Le début est bien, bon pitch, bonne réalisation... Mais vers le milieu, l'ennui prend place et l'intérêt qu'a su nous susciter le commencement disparait peu à peu.
(le 25 juillet 2014) Caché derrière le prétexte politiquement correct de dénoncer le génocide des indiens d'Amérique, le réalisateur s'acharne à décrédibiliser leur culture jusqu'à la rendre illégitime. De vrais primitifs qui sautillent avec des lances, comme dans le pire des clichés, et dont la seule différence factuelle avec la tribu des "méchants" est de ne pas boire de sang.
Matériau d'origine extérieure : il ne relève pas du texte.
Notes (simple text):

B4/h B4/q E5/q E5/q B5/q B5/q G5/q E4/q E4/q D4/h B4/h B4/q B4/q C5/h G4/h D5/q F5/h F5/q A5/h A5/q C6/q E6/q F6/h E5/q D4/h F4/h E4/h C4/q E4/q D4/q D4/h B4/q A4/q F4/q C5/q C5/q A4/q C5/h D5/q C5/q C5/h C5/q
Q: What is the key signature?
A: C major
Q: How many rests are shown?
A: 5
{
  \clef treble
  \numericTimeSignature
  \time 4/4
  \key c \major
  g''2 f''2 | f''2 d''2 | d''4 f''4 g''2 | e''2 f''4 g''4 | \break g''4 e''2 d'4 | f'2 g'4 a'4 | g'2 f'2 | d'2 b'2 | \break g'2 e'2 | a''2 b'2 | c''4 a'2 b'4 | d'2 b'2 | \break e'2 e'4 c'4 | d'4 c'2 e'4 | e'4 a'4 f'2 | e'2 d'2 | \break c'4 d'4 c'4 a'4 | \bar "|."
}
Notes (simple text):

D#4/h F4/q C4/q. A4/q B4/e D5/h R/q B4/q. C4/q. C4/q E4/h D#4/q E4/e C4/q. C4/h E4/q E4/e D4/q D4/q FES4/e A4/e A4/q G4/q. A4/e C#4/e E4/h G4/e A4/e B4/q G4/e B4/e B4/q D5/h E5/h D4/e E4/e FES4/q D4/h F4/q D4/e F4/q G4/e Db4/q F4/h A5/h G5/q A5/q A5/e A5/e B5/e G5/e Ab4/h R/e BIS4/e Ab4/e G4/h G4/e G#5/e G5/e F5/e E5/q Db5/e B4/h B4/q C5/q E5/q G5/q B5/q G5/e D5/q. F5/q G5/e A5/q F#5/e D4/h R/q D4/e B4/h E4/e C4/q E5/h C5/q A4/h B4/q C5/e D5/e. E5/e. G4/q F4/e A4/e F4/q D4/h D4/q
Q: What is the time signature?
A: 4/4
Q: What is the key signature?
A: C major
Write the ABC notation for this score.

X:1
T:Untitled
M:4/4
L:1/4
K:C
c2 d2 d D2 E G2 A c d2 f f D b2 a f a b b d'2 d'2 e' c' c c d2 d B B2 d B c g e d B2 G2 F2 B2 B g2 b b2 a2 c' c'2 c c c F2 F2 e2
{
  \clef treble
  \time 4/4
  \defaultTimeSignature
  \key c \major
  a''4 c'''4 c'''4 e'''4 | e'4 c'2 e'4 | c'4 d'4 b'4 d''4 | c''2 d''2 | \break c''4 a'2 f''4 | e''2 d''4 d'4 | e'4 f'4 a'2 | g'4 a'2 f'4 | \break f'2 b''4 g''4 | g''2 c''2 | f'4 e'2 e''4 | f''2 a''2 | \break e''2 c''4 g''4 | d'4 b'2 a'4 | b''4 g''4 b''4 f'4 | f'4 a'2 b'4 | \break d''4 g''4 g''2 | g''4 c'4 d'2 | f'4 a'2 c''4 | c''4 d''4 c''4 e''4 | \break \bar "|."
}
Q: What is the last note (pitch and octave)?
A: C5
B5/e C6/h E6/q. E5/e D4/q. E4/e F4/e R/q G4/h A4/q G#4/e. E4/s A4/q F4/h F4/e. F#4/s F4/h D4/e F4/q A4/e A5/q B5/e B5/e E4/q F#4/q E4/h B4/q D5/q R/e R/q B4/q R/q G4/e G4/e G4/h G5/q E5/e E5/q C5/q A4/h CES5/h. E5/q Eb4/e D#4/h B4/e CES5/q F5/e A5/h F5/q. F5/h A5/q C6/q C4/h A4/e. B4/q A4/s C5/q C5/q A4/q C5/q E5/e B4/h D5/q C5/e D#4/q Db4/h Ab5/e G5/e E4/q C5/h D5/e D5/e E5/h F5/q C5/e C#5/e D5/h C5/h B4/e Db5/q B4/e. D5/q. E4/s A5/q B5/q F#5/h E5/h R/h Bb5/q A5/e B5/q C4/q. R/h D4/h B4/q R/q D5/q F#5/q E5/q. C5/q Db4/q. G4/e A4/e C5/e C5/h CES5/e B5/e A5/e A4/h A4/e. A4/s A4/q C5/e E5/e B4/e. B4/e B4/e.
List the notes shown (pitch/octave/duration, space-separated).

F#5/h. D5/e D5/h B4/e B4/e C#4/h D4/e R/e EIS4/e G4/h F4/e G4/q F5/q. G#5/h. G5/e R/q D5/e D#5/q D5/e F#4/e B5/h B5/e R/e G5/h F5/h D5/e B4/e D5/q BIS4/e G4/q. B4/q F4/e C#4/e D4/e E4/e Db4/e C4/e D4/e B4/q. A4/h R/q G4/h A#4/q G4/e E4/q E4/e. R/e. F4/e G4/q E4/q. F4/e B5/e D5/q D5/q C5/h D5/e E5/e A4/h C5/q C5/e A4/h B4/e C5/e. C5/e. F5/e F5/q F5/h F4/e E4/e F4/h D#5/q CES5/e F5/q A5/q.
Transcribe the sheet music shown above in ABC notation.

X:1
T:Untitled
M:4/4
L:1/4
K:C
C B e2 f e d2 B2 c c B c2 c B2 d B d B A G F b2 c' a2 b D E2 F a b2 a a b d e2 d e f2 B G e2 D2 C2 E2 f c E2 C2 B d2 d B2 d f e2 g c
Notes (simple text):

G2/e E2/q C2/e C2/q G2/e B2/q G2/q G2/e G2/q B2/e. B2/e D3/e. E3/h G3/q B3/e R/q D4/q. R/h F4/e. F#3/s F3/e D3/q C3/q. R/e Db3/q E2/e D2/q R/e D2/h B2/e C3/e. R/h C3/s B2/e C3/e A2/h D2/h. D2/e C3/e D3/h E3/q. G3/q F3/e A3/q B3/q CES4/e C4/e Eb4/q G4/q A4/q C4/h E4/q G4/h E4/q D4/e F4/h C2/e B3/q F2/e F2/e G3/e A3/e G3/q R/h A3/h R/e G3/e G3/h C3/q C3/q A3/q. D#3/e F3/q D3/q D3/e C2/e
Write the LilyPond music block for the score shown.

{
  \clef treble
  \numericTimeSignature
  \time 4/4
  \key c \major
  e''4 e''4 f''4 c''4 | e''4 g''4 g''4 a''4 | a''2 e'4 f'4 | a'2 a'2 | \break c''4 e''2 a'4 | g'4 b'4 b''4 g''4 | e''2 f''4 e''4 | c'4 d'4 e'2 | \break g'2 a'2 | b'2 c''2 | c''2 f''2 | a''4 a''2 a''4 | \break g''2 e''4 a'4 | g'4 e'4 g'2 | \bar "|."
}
Leurs croyances sont ouvertement présentées comme la confiance d'ignares en de vulgaires artifices de charlatans. Par exemple, nous avons droit à une démonstration de guérisseur de la part du chef de tribu, qui ramasse "discrètement" une braise pour simuler l'apparition de fumée, allant même jusqu'à brûler le père (qu'il est censé soigner) par maladresse! Pas sérieux, mais, pour le coup, la meilleure scène du film à mon sens. On apprendra aussi que le toucan annonce le malheur, et que l'homme blanc est un peuple de "termites" parce qu'il ronge la forêt comme les termites. Quelle poésie! Les femmes, quand à elles, semblent toutes jeunes, baisables et disponibles. Pas besoin de soutenir le regard d'une vieille chelou avant de se taper une de ses filles (ou deux). "Tu as besoin?" te demande l'amazone servile. Alors fonce, aller simple vers le paradis de la naïveté pour importer les évolutions de la supériorité intellectuelle occidentale. C'est un acte humanitaire! Le film ne déploie d'aucune autre dimension émotionnelle ou sociologique. On en est presque à regretter l'absence d'une scène où, dans un festival carnavalesque de partage des cultures, le père leur aurait fait découvrir l'alcool. Je ne sais pas si John Boorman s'est renseigné sur les indiens avant de tourner, ou s'il a volontairement décidé de les faire passer pour des cons : dans ses interviews, il dit avoir été charmé par l'Amazonie dont il ne parle que comme d'un décor.
PS : La scène de déforestation en intro n'a vraiment pas l'air d'une reconstitution, au passage.